Exercise aim
Nothing should differ between your answer and the records.

(Working data)

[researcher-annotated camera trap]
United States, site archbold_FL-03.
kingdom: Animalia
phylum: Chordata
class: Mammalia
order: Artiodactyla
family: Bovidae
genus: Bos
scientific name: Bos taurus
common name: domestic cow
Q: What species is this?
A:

(End Working data)

Answer space
[researcher-annotated camera trap]
United States, site archbold_FL-03.
kingdom: Animalia
phylum: Chordata
class: Mammalia
order: Artiodactyla
family: Bovidae
genus: Bos
scientific name: Bos taurus
common name: domestic cow
Q: What species is this?
A:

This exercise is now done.